Andre Roubo's bench drawings.|
The French Oak Roubo Workbenches
by Dick Rank
Click on any picture to see a larger version.
Several weeks ago a remarkable event took place down in Barnesville, Georgia, about an hour's drive south from Atlanta. A group of nationally known master woodworkers, several dedicated and advanced hobbyists, and some professional woodworkers plying their trade gathered at the extensive cabinet shops of Wyatt (Bo) Childs to build sixteen woodworking benches.
But there is much more to the story.
Childs is a prominent southeastern wood collector, a provider of fine custom cabinets, a manufacturer of special construction wood products, and a processor of exotic and unusual woods. While on one of his trips to Europe to obtain more choice wood, he heard of some huge old oak trees that blew down on the grounds of Versailles, France in 1990. They had been cut into large six to eight inch thick and twenty to thirty inch wide slabs twenty or more feet in length. They had been drying for a very long time. Who wouldn't want to bring them home?
Fortunately, Bo had the resources to bring some of those huge hunks of white oak wood back to his shops in Barnesville, certainly no simple or easy task.

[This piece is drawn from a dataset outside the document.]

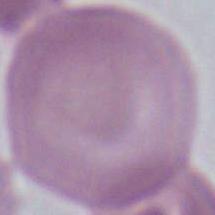
Summary:
  - Magnification: 1000x
  - Modality: photomicrograph
  - Identification: red blood cell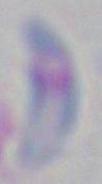 1000x magnification. Toxoplasma gondii is shown. Photomicrograph.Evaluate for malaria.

But that is typical of what dedicated lumberholics do.
Later when he, Jameel Abraham, and Ron Brese were meeting together, ideas began to flow about how to utilize some of this magnificent wood. But first there is more to tell about this very special wood.
Although historical documents don't always agree about specifics, after our nation was founded, President Washington sent a gift of tulip poplars to Marie Antoinette as a token of the strong relationship between the United States and France. He was a horticulturist, lover of the earth and his natural surroundings, and he wanted to share our unique bounty of plants and trees with his friends in Europe. Along with Lafayette, Washington felt that the tulip poplar was especially American, and so tulip poplar saplings accompanied Lafayette back to France and to Versailles. Marie Antoinette had them planted there.
At about the same time, as Washington's Secretary of State, Thomas Jefferson made lengthy visits to France as he carried out his cabinet responsibilities. He, too, was a renaissance man who was a gifted designer, horticulturist, architect, farmer and above all, a statesman. One of the friends he made while in France was a Countess living on Versaille property gifted to her by the King. Upon returning to our country, Jefferson received special flower seeds from her. He subsequently returned the favor with the best acorns from the very best of white oak trees at Monticello. They, too, were planted at Versailles. So now some of that resulting wood is resting in Barnesville, Georgia, and part of it has become sixteen special woodworking benches.
I had to see this weeklong Jefferson/French Oak adventure for myself.
Bo Childs and Jameel Abraham agreed to let me circulate among the toiling woodworkers and take pictures as they created their own benches from this wood. The temperature was well above ninety, so all workers truly invested lots of sweat equity in their benches.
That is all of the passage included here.